Yesterday the deal went through with my new condo. I am really excited to get out of Familyland and escape the burbs. I guess this is me accepting my unfamiliedness and realizing that I will not be unsingle anytime soon.

My new place is smack dab in the middle of it all steps away from the trendiness of Whyte Ave, intellectual jungle of University, and almost happening downtown core. Within walking (or even spitting) distance to most of my favorite restaurants, I suppose the fact that my kitchen is half the size won`t bother me much.

I now have an amazing view, only catching the sunrise (strategically placed train tracks leading east will prohibit any developmental obstructions) but also sunset over the river. Over 12 times larger than New York City`s Central Park, Edmonton`s river valley is the largest stretch of urban parkland in North America. My balcony will be prime seats for the Canada Day fireworks and the Legislative building which is so nicely lit up at night.

The paths and trails out my front door lead through the greenbelt to various parks and the choices for activities are endless. There are 58 km of paved trails, 39 km of granulated trails, 28 km of pedestrian trails, 7 km of equine trails, and 48 km of ski trails. The valley also includes: 2 ski hills, 6 golf courses, 1 driving range, 29 day campsites, an equine centre, 25 picnic sites, 2 outdoor pools, 70 staircases, 95 viewpoints, 6 toboggan hills, 58 minor bridges and 5 major bridges.

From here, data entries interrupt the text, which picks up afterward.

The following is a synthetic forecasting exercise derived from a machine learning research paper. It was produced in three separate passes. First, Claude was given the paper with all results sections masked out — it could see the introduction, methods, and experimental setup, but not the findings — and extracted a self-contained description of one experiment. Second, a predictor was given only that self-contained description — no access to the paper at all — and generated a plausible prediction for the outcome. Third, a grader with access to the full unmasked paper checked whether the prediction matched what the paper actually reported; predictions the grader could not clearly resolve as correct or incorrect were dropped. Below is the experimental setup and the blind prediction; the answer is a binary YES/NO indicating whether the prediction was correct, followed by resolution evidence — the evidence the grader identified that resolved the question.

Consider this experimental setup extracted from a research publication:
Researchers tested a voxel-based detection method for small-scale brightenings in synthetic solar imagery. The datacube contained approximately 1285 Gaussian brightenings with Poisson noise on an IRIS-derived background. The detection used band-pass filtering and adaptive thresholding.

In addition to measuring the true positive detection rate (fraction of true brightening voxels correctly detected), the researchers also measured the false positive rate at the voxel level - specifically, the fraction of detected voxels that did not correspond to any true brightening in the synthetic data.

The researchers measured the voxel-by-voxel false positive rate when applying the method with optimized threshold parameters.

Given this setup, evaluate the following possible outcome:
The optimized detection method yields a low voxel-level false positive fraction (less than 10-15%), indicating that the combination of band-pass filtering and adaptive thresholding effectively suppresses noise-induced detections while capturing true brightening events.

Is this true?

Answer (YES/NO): YES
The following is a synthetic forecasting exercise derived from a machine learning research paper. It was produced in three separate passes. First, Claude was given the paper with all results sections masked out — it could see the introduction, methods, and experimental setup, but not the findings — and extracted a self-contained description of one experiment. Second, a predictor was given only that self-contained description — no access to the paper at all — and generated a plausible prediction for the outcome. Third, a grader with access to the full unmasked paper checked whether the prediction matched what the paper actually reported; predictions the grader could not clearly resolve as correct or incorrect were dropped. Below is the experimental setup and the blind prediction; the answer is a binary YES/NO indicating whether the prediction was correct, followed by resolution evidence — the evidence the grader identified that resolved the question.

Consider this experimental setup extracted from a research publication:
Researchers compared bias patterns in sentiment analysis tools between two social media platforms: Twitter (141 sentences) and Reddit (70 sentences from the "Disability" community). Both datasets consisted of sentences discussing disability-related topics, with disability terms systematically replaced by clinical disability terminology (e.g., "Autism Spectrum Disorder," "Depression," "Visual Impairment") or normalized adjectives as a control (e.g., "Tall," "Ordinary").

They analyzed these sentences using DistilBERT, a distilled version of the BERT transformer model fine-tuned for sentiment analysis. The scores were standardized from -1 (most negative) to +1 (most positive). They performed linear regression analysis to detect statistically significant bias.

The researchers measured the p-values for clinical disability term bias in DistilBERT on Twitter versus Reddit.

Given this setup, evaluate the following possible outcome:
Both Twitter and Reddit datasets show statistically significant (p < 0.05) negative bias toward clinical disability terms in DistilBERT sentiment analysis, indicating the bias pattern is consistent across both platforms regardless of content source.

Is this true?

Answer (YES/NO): YES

Most of all, I am looking forward to not really having all this housework and “stuff” on my head. Maintaining a property has begun to wear on me and is no longer the fun times it used to be. I remember when I used to look forward to mowing the lawn or shoveling snow off the sidewalk. Those days have past…for now, at least. My highrise has a pool, gym and garbage chute. They are even letting me keep my kitty which is a bonus because what`s life without a little Magic?

I get to pare down my belongings because my living space is a quarter of what it is now. It`s somewhat refreshing to be forced to decide what I really need and what doesn`t serve me. I am ashamed to admit that I have slid slightly back into my packrat tendencies. Luckily I have caught this before any real accumulation could happen. My remedy of moving to smaller digs seems extreme but most logical.

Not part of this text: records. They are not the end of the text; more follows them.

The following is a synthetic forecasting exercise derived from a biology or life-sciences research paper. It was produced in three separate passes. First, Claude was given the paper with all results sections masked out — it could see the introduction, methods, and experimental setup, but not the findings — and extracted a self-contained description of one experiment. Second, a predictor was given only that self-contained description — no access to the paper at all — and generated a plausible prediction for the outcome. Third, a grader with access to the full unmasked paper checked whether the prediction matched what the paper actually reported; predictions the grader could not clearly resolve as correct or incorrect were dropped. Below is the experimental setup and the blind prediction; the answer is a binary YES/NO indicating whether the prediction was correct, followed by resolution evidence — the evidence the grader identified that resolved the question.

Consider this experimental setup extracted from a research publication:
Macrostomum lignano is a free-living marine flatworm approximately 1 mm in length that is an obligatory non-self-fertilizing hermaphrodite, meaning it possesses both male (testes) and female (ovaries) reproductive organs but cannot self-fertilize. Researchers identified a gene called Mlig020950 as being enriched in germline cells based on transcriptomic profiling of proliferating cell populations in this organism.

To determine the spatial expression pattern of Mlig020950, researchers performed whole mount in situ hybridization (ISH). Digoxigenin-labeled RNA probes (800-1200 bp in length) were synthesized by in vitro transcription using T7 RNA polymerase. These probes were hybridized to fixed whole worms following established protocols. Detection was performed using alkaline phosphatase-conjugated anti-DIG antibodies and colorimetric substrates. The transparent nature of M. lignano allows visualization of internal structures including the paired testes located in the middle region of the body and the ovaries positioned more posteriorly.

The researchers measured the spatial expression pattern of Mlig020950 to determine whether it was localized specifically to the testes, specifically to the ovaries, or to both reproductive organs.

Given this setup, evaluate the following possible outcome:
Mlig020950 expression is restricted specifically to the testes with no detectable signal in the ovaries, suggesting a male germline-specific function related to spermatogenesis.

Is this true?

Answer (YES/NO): YES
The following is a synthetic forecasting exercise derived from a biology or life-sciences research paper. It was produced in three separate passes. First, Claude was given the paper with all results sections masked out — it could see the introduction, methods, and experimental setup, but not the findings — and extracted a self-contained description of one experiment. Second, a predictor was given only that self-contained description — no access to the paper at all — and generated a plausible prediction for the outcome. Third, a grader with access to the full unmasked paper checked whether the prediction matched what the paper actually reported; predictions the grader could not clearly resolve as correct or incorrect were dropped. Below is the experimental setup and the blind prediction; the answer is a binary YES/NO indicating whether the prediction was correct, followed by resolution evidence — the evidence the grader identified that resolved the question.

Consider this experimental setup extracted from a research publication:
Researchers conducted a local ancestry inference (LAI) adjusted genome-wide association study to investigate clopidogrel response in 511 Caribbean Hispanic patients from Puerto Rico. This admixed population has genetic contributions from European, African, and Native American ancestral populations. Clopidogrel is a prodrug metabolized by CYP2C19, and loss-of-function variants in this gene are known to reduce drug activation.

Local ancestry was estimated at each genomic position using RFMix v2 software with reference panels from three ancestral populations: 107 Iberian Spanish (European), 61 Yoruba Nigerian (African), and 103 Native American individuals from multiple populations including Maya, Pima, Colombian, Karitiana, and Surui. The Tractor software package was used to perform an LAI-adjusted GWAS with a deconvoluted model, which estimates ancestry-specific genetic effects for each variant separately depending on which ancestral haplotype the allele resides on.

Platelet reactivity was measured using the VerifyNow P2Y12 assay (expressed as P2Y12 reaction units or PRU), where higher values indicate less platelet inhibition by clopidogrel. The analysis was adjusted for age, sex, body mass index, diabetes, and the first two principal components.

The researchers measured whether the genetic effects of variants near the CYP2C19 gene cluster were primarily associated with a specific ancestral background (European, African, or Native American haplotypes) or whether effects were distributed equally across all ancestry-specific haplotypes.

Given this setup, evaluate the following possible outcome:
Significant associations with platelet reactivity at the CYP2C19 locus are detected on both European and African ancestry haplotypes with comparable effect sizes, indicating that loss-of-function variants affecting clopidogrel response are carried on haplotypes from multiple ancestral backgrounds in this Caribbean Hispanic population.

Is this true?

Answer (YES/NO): NO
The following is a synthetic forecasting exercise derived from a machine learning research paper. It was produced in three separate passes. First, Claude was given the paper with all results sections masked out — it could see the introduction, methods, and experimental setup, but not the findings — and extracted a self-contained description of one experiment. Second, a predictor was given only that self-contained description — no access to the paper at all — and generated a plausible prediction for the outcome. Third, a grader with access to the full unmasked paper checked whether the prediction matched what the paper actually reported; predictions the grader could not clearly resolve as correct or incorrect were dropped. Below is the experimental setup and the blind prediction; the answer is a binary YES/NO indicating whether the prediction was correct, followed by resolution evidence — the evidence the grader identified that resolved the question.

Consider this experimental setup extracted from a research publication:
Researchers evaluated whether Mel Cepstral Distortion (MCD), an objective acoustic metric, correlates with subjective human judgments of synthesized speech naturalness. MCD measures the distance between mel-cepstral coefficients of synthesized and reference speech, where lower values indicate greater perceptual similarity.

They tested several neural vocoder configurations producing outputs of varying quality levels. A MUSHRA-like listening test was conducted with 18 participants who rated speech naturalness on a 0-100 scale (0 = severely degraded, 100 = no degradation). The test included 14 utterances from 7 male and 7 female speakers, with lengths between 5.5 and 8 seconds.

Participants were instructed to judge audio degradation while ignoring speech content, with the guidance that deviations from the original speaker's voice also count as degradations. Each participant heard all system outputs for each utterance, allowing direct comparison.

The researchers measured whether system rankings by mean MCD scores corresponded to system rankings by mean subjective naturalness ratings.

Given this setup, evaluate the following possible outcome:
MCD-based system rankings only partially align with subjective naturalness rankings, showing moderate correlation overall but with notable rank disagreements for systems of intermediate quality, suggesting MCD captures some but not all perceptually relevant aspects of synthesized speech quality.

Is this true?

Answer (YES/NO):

Welcome to the world of condo boards and concentrated lifestyles. I will trade in the space and security of suburbia for the vitality and vigor of vertical living. I will allocate money to condo fees rather than the exhorbant rising price of gas as I will be able to bike most places. The cost per square foot may be higher but along with the faster pace is the reassurance I am indeed alive. I`ll sleep when I`m dead. It`s time to swap from laidback laziness to and energetic excitement. In many ways there will be a shift from isolation to interaction. My friends won`t get to complain about the trek to Pleasantville when they come to visit. I am sure it won`t be as quiet but I have a feeling I may have enjoyed the silence long enough.

Today I am grateful for transformation.